(Task set):
1) In the eigen-fonts notebook excerpt, why does the font in the plot not actually exist? Answer in one to three sentences.
2) Do these statements agree with the eigen-fonts notebook excerpt? For each, answer yes or no and quote the deciding words from the text.
(a) The plotted figure is created with a size of 20 by 20.
(b) The plotted eigenvector looks like a sans-serif font.
(c) The vector is reshaped into 26 blocks of 20 by 20 that are stacked horizontally.
3) Continue the eigen-fonts notebook excerpt, picking up after its last line.

C = np.cov(eig_fonts_x.T)
eigvals, eigvecs = np.linalg.eigh(C)

**Plotting "Eigen-Fonts"**

* The font plotted below doesn't actually exist, it is actually the 3rd largest eigenvector, completely derived from our own data. As you can see, it looks like a serifed font. 

In [None]:
u = eigvecs[:, -3]
fig_temp, ax_temp = plt.subplots(figsize=(20,20))
temp_font_unraveled = u
temp_font = np.hstack(temp_font_unraveled.reshape(26,20,20))#.shape
plt.imshow(temp_font, cmap="gray")

**Plotting each eigenvector shows a specific "generalization" of fonts.**
* So the takeaway is grouping the fonts by which eigenvector/"eigenfont" best generalizes them the most with.

In [None]:
#print(eigvecs.shape)
#print(unraveled_alphabets.shape)

(Supplied entries):
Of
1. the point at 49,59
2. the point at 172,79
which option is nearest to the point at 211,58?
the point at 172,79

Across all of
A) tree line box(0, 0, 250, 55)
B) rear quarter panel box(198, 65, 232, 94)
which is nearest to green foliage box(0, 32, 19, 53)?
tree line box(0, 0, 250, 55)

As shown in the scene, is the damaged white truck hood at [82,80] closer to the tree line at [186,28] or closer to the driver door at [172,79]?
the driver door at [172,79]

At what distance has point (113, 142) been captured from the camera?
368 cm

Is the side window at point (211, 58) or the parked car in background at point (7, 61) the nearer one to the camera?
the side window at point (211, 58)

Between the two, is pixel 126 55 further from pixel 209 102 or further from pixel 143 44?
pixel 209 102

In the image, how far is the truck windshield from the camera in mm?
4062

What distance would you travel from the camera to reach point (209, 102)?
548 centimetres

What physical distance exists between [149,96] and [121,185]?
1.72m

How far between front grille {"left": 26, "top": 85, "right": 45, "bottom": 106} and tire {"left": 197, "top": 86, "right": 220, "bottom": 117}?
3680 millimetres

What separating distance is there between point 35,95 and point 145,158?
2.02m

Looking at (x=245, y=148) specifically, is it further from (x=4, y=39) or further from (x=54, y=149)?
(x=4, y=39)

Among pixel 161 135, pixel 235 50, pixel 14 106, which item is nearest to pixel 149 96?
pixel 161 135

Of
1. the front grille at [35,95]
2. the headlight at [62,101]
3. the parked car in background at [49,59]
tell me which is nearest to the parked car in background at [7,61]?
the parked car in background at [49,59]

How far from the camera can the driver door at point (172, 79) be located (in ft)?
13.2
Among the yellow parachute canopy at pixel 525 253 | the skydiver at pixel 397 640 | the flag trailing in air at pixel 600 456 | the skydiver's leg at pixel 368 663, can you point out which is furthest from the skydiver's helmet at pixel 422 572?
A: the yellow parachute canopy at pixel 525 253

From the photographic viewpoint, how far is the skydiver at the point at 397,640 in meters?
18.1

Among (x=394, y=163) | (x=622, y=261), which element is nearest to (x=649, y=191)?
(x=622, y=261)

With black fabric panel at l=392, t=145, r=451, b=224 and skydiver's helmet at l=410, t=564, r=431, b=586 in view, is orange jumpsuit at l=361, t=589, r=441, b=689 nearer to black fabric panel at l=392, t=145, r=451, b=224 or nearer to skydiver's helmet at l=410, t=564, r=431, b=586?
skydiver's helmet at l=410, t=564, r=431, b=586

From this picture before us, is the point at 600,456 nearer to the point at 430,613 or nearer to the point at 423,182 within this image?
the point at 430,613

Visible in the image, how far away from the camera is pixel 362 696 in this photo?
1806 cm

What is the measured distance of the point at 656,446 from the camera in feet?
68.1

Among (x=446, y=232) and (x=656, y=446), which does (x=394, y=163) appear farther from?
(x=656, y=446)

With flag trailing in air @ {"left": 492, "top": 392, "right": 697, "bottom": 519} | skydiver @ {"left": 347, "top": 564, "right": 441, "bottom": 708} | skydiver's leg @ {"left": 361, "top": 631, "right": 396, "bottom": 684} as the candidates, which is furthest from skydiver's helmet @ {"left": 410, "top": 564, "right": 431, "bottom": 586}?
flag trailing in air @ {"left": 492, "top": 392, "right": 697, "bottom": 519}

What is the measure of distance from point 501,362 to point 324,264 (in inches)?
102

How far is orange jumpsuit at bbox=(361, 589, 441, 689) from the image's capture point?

(Exercise answers):
1) The plotted font is not a real typeface. It is the 3rd largest eigenvector, derived entirely from the notebook's own data. It only looks like a serifed font.

2)
(a) Yes: "fig_temp, ax_temp = plt.subplots(figsize=(20,20))"
(b) No: "it looks like a serifed font"
(c) Yes: "np.hstack(temp_font_unraveled.reshape(26,20,20))"

3)
# each real row is 1 by 10400
# each eigenvector column (eigenfont) is 10400 by 1
# if we can normalize both and get the dotproducts (so that it's -1 to 1)
# then arg max them or employ NNMF (which requires absolute value)
eigvecs_normalized = eigvecs/np.linalg.norm(eigvecs, axis=0, keepdims=True)
unraveled_alphabets_normalized = unraveled_alphabets/np.linalg.norm(unraveled_alphabets, axis=1,keepdims=True)
print(np.linalg.norm(unraveled_alphabets_normalized,axis=1).mean())
print(np.linalg.norm(eigvecs_normalized,axis=0).mean())
eigenfont_pca = unraveled_alphabets_normalized @ eigvecs_normalized 
print(eigenfont_pca.min(), eigenfont_pca.max())

In [None]:
temp_eigenfont_df = pd.DataFrame()
temp_eigenfont_df["font"]= passed_font_families
temp_eigenfont_df["eigenfont"]= 10400-np.argmax((eigenfont_pca),axis=1)
eigenfont_groupby = temp_eigenfont_df.groupby(["eigenfont"],as_index=False).agg({"font": list})
eigenfont_groupby

* The fonts are now grouped together by their best matching "eigenfont" in the table above. 
    * There are several fonts that are supposedly visually distinct enough to be their own group.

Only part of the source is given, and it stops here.